What needs to be done: Transcribe the passage of the imagery-format article below from "Format for Interoperability" to "CONTINUES TO GROW.", keeping every word and mark unchanged.

Provided passage:
Format for Interoperability
Written by Peter A. Buxbaum

THE VALUE OF THE NATIONAL IMAGERY
TRANSMISSION FORMAT, WHICH ALLOWS
GEOSPATIAL IMAGERY TO BE SHARED BY
MULTIPLE SYSTEMS, CONTINUES TO GROW.
While it has been around in some form for two decades, the National Imagery Transmission Format (NITF) remains on the cutting edge of vital efforts to achieve interoperability among geospatial and intelligence systems.
Military and intelligence agencies that produce, process, analyze and digest geospatial imagery have implemented a diverse array of geospatial systems over the years in advancement of their missions. For any such system to be authorized for use by a government agency, it must support NITF and be certified as such by the Defense Information Systems Agency’s Joint Interoperability Test Command (JITC).
In that way, data generated by any number of systems can be intelligible and useful to others deployed in a variety of government, military and intelligence organizations.
“The National Imagery Transmission Format is the designated standard for the formatting and exchange of still digital imagery, imagery metadata and imagery-related products between members of the intelligence community,” including the Department of Defense, said Jim Durham, electronics engineer for the National Intelligence Portfolio Branch of the JITC. “Adherence to federal and DoD standards is required before a particular system can be employed in joint or combined operations.”
The National Imagery Transmission Format Standard
Technical Board developed the first iteration of the standard based on available technical information in the late 1980s. The standard continues to evolve in order to accommodate the needs of analysts and other imagery users as well as advances in technology.
Industry, meanwhile, continues to develop and update software that enables users and analysts of geospatial information to exploit NITF data.
“The NITF format was designed with input from DoD and the intelligence community,” said Durham. “The NITF was designed to be a container to transmit or store multiple image arrays, blocks of text, overlaid symbols and annotations, as well as hundreds of different pieces of metadata.”
NITF allows for the storage and dissemination of imagery and its associated metadata—detailed information about the location, context, content and structure of the image—in a single file. By establishing a single standard, NITF is essential to the interoperability of diverse geospatial processing and analytical systems.
“It also means that technology companies can provide standard products for users to work with imagery and have the information necessary available to perform analyses,” said Beau Legeer, director of product management at ITT Visual Information Systems (VIS).

Records shown:

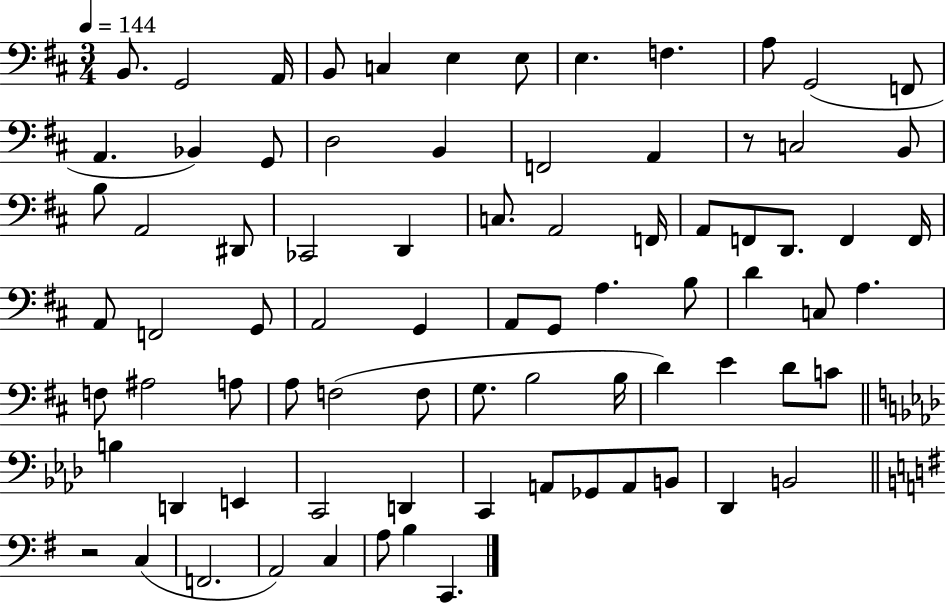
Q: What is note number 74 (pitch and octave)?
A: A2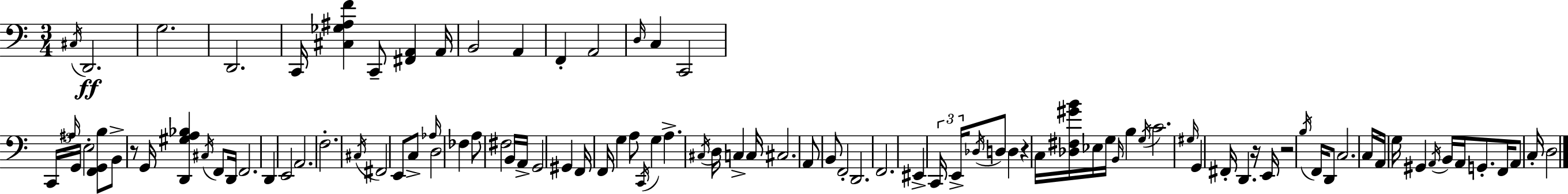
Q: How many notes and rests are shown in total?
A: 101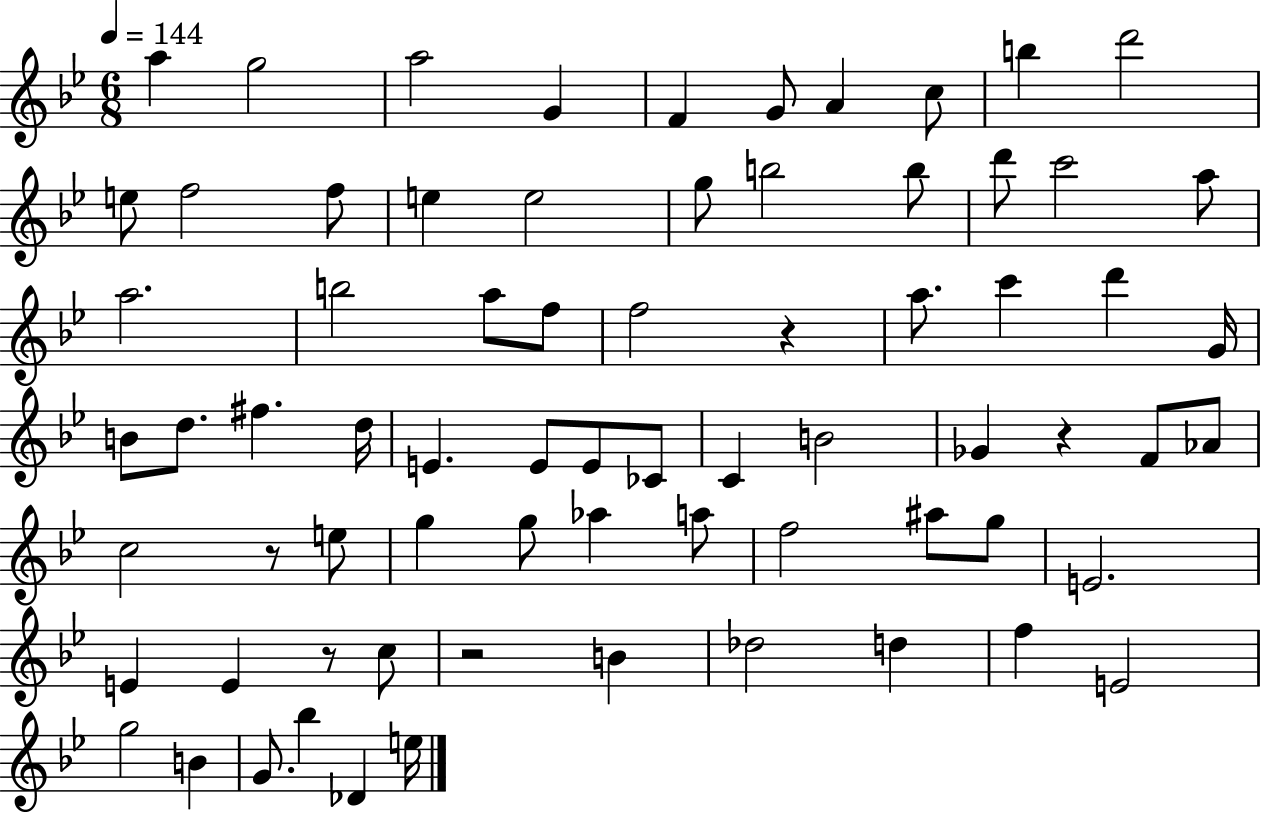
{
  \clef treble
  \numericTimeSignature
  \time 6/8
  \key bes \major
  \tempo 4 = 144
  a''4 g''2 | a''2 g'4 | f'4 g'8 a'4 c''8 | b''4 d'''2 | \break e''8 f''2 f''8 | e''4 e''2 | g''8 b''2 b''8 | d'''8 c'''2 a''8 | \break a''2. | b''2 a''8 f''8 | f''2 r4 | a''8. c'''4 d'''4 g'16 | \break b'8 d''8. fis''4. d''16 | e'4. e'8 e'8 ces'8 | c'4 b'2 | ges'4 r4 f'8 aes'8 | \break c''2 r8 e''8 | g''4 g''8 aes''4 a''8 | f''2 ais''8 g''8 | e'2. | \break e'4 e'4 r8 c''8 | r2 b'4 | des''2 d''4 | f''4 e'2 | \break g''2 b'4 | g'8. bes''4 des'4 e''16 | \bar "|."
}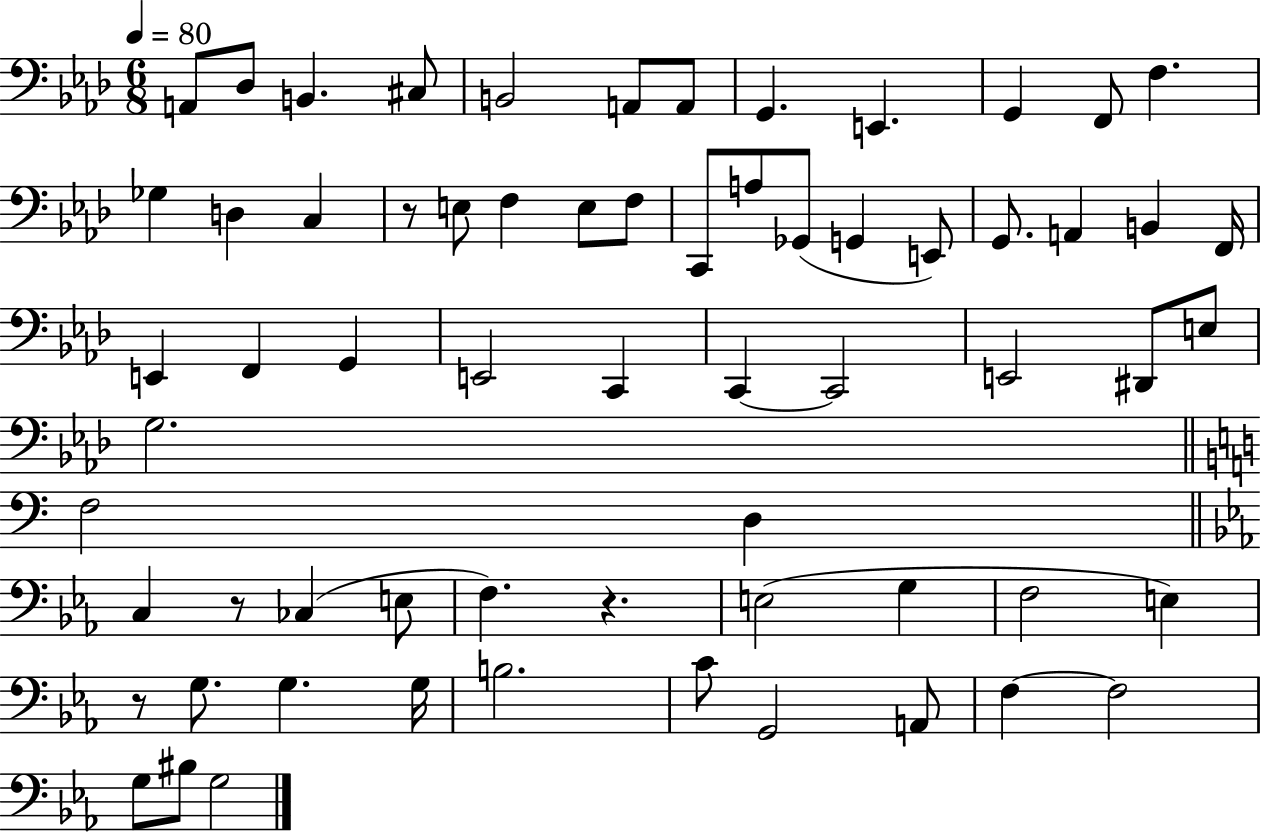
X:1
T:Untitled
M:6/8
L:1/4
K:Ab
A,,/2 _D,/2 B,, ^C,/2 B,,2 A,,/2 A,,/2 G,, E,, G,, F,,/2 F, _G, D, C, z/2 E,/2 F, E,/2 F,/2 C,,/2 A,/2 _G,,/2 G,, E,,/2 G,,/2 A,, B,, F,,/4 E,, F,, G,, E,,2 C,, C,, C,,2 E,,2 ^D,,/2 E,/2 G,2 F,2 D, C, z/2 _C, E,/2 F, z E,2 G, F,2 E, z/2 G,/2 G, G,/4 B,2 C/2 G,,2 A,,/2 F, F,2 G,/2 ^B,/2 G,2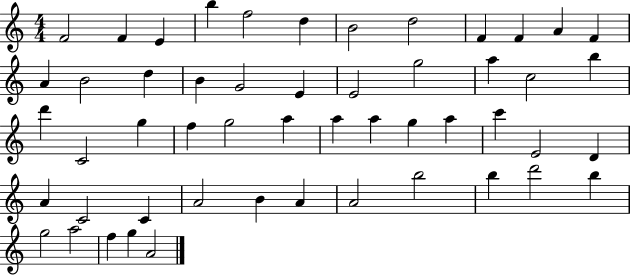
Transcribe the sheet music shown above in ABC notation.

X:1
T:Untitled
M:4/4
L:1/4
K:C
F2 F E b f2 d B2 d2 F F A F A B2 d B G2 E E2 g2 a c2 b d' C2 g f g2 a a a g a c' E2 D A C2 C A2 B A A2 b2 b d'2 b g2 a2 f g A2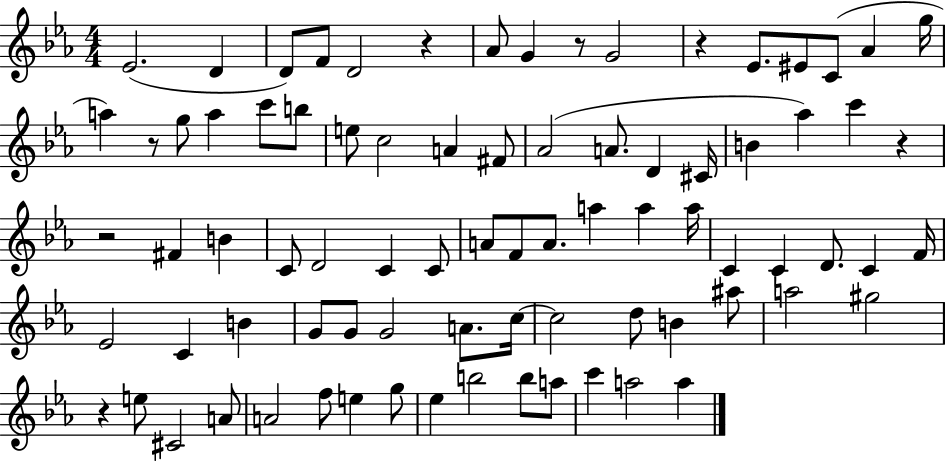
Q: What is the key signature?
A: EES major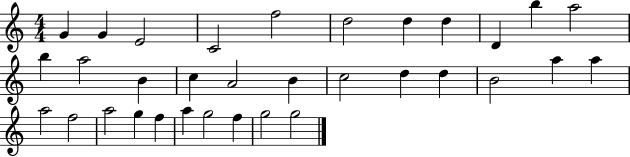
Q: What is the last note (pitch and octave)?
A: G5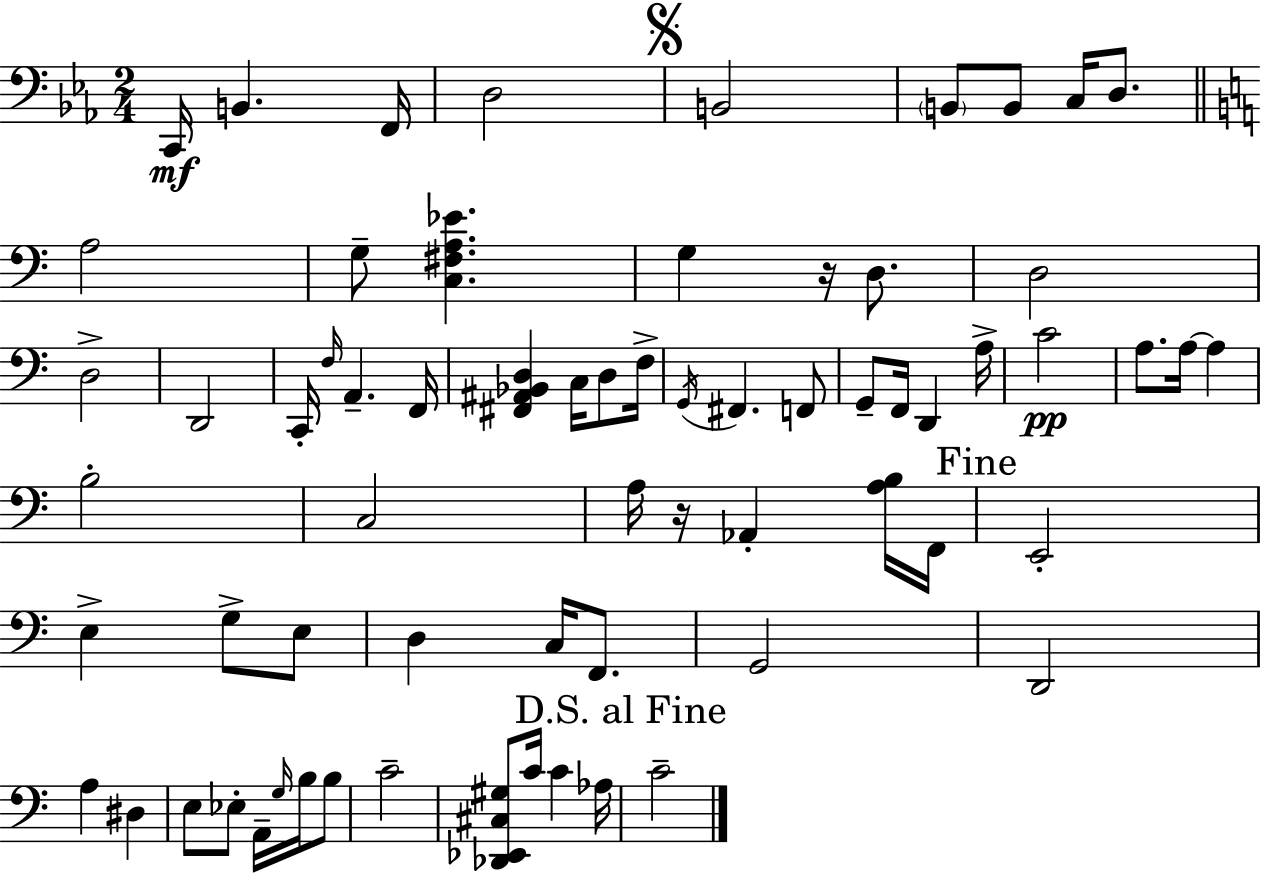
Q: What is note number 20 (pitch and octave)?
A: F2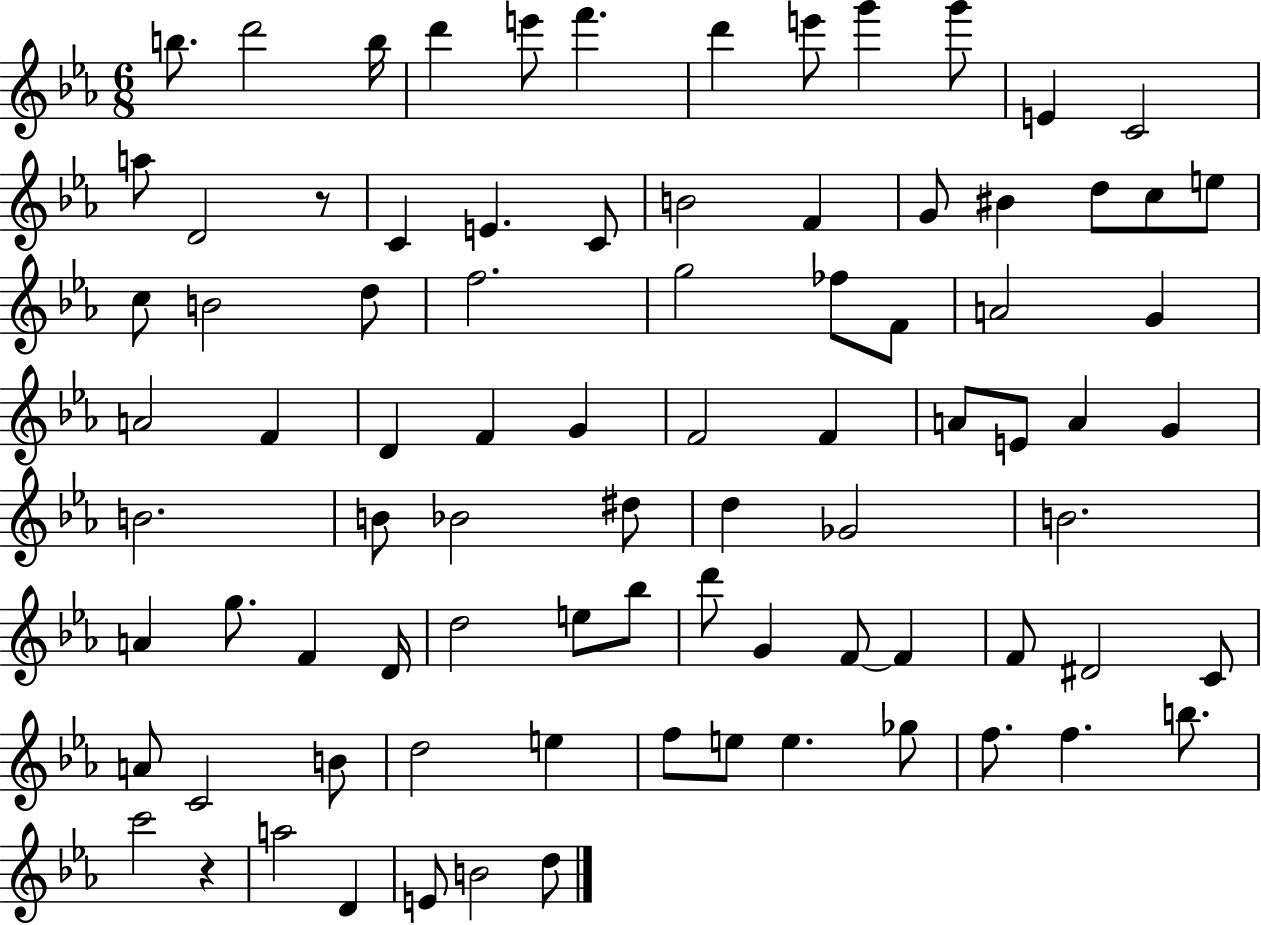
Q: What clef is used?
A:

Reply:
Format for Interoperability
Written by Peter A. Buxbaum

THE VALUE OF THE NATIONAL IMAGERY
TRANSMISSION FORMAT, WHICH ALLOWS
GEOSPATIAL IMAGERY TO BE SHARED BY
MULTIPLE SYSTEMS, CONTINUES TO GROW.